イエス様の舟にて

「イエス様の舟にて」 2021/6/20 聖霊降臨後第4主日礼拝

マルコ4:35-41

礼拝中は穏やかな気持ちで御言葉を聞きますが、御言葉の本当の力を体験できるのは、日常生活の中で様々な問題にぶち当たった時です。

弟子たちはイエス様が語るたとえ話を舟の上で聞き、その説明も聞きました。夕方になったので「きょうは良いお話をありがとうございました。そろそろ帰りましょう。」・・と思っていると、何とイエス様は「さあ、向こう岸へ渡ろう」と言われたのです(4:35)。疲れていた上に、夕方のガリラヤ湖が荒れることを知っていた弟子たちは気が進まなかったと思いますが、船を出しました。「自分たちには漁師としての経験があるから大丈夫」と思ったのです。でも本当に頼るべきは経験でも道具でもなくイエス様です。そのことを弟子たちに教えるために、嵐になるのを承知でイエス様は舟を出させたのでした。

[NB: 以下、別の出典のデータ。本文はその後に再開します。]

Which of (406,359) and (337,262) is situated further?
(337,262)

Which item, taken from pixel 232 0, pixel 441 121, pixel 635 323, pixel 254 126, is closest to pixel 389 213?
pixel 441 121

やがて激しい風が吹いて来て、水が舟に入り込んできました。「イエス様は?」と見ると、なんとイエス様は舟の中で熟睡しておられます。弟子たちは叫びました「先生。私たちがおぼれて死にそうでも、何とも思われないのですか」(38)。この叫びには、イエス様への怒りと、「あなたはわたしを助けるべきだ」という自己中心の思いがにじんでいます。しかしこれこそわたしたちの本音の気持ちではないでしょうか?イエス様はそれを聞いて、弟子たちではなく風と湖を叱りつけます。すると風はやみ、大なぎになりました。自己中心で、イエス様よりも自分の経験や、人やモノに頼ってしまうわたしたちを滅びから救うために、イエス様は来てくださり、十字架で死んで、よみがえられました。このイエス様のみわざのゆえに、わたしたちは不信仰な者でありながらも、滅びることなく、神をおそれ、賛美する者へと変えられるのです。「風や湖までが言うことをきくとは、いったいこの方はどういう方なのだろう」(41)と告白した弟子たちのように。

この日、別の舟の人たちは、イエス様の舟のメンバーからあとで聞いて、真実を知ったはずです。わたしたちもイエス様の舟で見聞きし、体験したことを、人々に伝えましょう。その時、人々は初めて真実を知り、神をおそれ、賛美する、そんな新しい人生へと漕ぎ出していくことでしょう。